The couple I've been checking on are in the $150-$250 range unless I decide to just cheap out and get a whole rifle kit for $400, which would either be steel or nitrided.
This triggered me a little - I've bought hundreds of $150-250 AR barrels in my life, but man, it REALLY pisses me off to think about how $150-250 just doesn't buy the same barrels it used to buy just a few short years ago. Hell, I'm not sure you can still get a cheap Criterion for $250, let alone chambered in 300blk. But that's about the quality level I'd prefer. I've had too many Faxon barrels which just don't shoot (especially their gunner profile - which you really can't do with a pistol length gas anyway), so I don't point guys to their door, same with Odin. I haven't been knocked off of my feet by Ballistic Advantage barrels, but for their price, I don't recall ever being disappointed in how they shoot. But at that price and wanting accuracy, I'm REALLY not looking for any barrel with fluting or nitriding, nothing which increases cost in any way, and I want all of the money to be in the bore. When Shilens and Kriegers went over $400, I used a LOT of Black Hole Weaponry/True Sporting Arms barrels, but they're also out of the $250 cap - I bought a dozen Tactical Ordnance barrels (almost all have been their EV-5 poly-rifled barrels, only a few of their inexpensive, traditional cut "Pro" barrels, the EV5's DO shoot notably better and clean easier (and should last longer than conventional cut rifling), but Pro's have been sub-moa barrels for sub-$200 also). PSA's standard barrels tend to be fine, and some days, I can convince myself to take a risk on a $100 barrel, but I think it's easy to guarantee better performance with a $250+ price tag (again, not including any barrels which are increased in cost due to fluting, carbon fiber, cerakote, nitriding, etc).

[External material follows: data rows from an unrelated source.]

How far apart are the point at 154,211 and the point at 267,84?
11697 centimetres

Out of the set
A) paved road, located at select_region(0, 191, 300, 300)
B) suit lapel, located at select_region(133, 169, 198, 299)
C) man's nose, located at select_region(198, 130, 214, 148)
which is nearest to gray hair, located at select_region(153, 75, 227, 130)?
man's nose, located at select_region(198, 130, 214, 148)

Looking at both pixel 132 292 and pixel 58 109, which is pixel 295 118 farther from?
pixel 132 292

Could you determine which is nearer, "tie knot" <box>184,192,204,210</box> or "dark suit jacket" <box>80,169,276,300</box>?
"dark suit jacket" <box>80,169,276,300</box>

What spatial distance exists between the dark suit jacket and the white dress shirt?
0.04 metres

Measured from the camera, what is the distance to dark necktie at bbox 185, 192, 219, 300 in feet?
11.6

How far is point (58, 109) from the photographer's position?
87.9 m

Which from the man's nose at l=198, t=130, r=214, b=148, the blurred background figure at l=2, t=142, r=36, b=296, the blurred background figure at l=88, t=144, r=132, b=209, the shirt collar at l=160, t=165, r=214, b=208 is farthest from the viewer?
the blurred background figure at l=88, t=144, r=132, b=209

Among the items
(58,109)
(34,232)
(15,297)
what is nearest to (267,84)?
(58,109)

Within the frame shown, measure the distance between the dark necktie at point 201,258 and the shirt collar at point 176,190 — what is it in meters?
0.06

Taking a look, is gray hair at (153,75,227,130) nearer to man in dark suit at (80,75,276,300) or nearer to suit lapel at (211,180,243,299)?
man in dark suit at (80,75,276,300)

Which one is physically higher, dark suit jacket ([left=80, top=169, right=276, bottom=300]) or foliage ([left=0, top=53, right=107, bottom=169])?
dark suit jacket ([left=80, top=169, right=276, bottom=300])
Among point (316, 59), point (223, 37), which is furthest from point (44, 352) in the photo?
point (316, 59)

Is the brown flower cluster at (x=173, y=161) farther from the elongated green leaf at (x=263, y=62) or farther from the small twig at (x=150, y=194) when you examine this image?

In general, I do tell folks to only buy kits if it's the cheapest way into the cheapest rifle they could tolerate. It DOES happen that a guy can pin a cheap upper onto a cheap lower and end up cheaper than a complete rifle - but really only for the cheapest of cheap carbines. An option there, naturally, is to buy the cheap kit, sell the barrel and FCG, and upgrade those components. A guy can put together a REALLY cheap, REALLY small shooting AR by doing so - I've rebuilt a lot of kit rifles with better barrels, better triggers, and free-floating handguards to produce sub-MOA rifles for under $1000. That's easier to do these days since more kits are already free floating, but a little hard to swallow the fact that instead of $300 for the kit, $250 for the barrel, $180 for the trigger, and $250 for a float tube, now we don't have to buy the new handguard, but that $250 for the tube got cut in thirds and stuck into the other components because of Bidenomics... Considering a sometimes-suppressed doublestamp 300blk, I'd look long and hard at an adjustable gas block. Don't be afraid to drill a hole or mill a clearance pocket in your handguard to allow access to your adjustment screw. I use JP low-profile detent adjustable gas blocks under handguards on several of my doublestamp uppers, with the corresponding allen key stored in the stock. I prefer to nest the can on my doublestamps to give me as much room on the handguard as I can get.
Might find some good memorial day sales coming up, and if you're REALLY committed to waiting for deals, Black Friday will almost always see some good prices on barrels.